Ingredients
- 3 to 5 pound leg of lamb bone in
- Salt (I like fine sea salt)
- 5 Sprigs Fresh Rosemary (reserve half for garnish)
- 15 Sprigs Fresh Thyme (reserve half for garnish)
- 10 Sprigs Fresh Mint (reserve half for garnish)
- ½ Cup Florida Orange Blossom Honey
- 1 Cup Dry Sherry (Do not use cooking sherry. Red wine also works well.)
- 2-3 Small white onions peeled and halved
- 2 Tbls Flour
Instructions
- Preheat oven to 225° F
- On the stovetop, heat large and heavy Dutch oven over medium-high heat
- Sear leg of lamb well on all sides, this will take some time
- When well browned, remove lamb from Dutch oven
- Add halved onions, cut side down, to Dutch oven to brown
- Once onions have browned, deglaze Dutch oven with sherry and honey and reduce the flame to low
- Thoroughly salt lamb to taste on all sides
- Push onions to the sides of the Dutch oven
- Add herbs to make a bed on the bottom of the pot, and nestle lamb in bed
- Cover Dutch oven and bake at 225° F for 3 to 4 hours. The lamb should be about to fall off the bone
- Remove lamb from Dutch oven, strain jus into a sauce pot, adding onions back into jus.
- Place lamb back into Dutch oven and cover to keep warm
- Mix 2 tablespoons flour to 4 tablespoons of cold water; mix well to make thin paste.

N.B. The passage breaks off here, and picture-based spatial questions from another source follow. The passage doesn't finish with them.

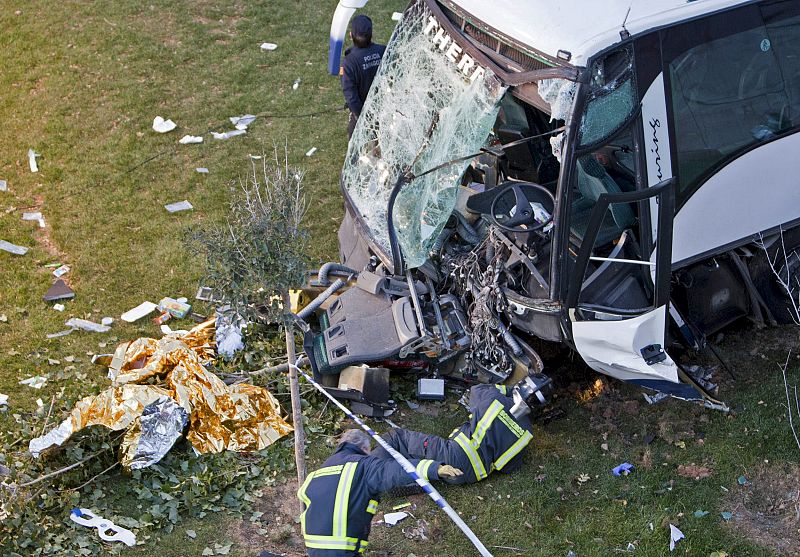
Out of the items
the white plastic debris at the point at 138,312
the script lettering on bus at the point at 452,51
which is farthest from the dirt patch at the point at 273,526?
the script lettering on bus at the point at 452,51

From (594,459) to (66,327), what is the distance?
447 cm

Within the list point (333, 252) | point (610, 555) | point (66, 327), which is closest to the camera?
point (610, 555)

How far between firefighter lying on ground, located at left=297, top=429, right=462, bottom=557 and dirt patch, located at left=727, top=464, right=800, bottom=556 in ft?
7.20

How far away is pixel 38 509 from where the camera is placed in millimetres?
→ 5590

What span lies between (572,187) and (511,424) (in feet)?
5.19

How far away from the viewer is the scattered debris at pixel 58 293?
25.7 ft

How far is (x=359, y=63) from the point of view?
8.52m

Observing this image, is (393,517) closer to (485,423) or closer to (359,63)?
(485,423)

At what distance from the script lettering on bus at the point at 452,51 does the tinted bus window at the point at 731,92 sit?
1236 millimetres

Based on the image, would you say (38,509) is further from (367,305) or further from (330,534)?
(367,305)

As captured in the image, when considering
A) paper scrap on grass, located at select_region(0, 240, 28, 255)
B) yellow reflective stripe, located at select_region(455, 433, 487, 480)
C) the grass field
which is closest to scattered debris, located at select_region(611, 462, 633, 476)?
the grass field

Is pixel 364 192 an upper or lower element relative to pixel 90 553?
upper

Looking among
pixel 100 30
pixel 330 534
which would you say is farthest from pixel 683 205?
pixel 100 30

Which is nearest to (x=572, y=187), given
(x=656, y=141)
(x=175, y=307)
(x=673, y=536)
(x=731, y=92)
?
(x=656, y=141)
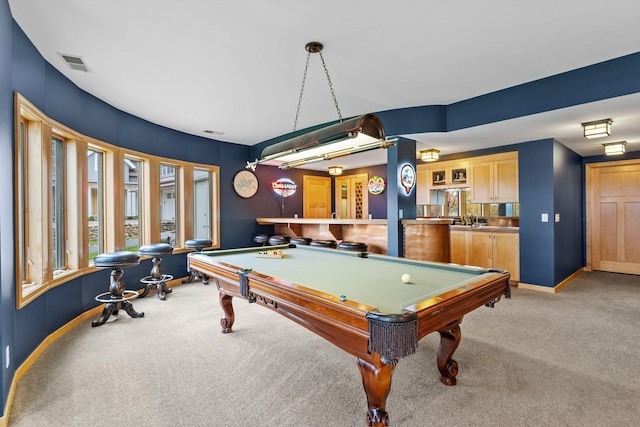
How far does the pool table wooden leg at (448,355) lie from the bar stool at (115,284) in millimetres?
3256

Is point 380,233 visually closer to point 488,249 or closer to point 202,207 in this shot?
point 488,249

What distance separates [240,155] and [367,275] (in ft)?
16.1

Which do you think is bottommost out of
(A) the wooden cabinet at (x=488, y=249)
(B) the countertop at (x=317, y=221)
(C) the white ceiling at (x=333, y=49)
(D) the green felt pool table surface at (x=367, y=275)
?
(A) the wooden cabinet at (x=488, y=249)

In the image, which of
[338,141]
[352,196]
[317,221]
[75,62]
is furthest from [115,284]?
[352,196]

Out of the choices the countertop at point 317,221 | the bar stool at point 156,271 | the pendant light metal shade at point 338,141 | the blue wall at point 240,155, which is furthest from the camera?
the countertop at point 317,221

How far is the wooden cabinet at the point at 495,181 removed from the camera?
5254mm

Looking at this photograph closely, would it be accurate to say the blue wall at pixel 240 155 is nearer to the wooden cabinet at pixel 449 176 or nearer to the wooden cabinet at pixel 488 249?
the wooden cabinet at pixel 488 249

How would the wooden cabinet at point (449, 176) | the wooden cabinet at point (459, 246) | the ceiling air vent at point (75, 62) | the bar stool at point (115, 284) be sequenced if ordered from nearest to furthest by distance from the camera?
the ceiling air vent at point (75, 62)
the bar stool at point (115, 284)
the wooden cabinet at point (459, 246)
the wooden cabinet at point (449, 176)

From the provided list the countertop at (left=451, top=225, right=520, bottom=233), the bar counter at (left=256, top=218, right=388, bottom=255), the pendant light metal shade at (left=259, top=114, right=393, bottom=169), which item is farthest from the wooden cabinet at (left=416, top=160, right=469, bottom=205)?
the pendant light metal shade at (left=259, top=114, right=393, bottom=169)

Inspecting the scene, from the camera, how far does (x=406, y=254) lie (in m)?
4.56

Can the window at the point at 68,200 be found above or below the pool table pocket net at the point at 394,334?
above

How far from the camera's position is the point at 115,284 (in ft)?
11.8

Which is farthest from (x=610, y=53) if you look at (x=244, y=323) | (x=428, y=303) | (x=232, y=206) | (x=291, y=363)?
(x=232, y=206)

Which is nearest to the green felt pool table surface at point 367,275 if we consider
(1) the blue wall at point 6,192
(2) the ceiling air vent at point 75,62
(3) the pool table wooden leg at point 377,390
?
(3) the pool table wooden leg at point 377,390
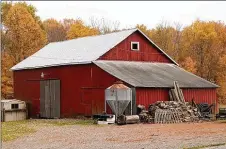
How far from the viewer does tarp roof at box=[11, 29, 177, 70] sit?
34625 mm

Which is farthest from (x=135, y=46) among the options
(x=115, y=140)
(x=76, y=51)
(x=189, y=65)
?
(x=189, y=65)

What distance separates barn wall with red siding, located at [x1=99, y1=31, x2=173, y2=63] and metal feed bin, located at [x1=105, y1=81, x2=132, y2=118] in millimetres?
4802

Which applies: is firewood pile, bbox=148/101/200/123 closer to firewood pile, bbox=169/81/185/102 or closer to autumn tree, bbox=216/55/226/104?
firewood pile, bbox=169/81/185/102

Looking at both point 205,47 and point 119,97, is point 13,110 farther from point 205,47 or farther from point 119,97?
point 205,47

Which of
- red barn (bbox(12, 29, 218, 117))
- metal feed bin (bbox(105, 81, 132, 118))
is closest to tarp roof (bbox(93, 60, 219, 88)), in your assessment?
red barn (bbox(12, 29, 218, 117))

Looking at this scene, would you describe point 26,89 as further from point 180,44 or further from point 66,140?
point 180,44

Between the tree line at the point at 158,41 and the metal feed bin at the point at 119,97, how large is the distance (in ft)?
75.3

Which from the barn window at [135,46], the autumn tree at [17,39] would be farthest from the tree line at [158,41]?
the barn window at [135,46]

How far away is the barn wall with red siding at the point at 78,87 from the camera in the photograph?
106 feet

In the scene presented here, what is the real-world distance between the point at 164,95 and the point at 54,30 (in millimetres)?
49000

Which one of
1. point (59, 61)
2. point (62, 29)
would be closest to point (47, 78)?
point (59, 61)

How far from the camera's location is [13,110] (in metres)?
36.2

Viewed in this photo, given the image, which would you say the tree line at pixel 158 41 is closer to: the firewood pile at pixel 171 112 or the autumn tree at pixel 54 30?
the autumn tree at pixel 54 30

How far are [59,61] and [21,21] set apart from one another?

- Mix ½ cup of jus from sauce pot to flour slurry, mix well, then whisk slurry back into sauce pot, and bring to a boil, lower heat and simmer for 5 minutes
- Add water to gravy if too thick. Repeat slurry if you desire a thicker gravy
To serve lamb, make bed of fresh herbs on a large platter, set lamb in center and surround with my Blueberry Honey Glazed Carrots with Pearl Onions and Mint.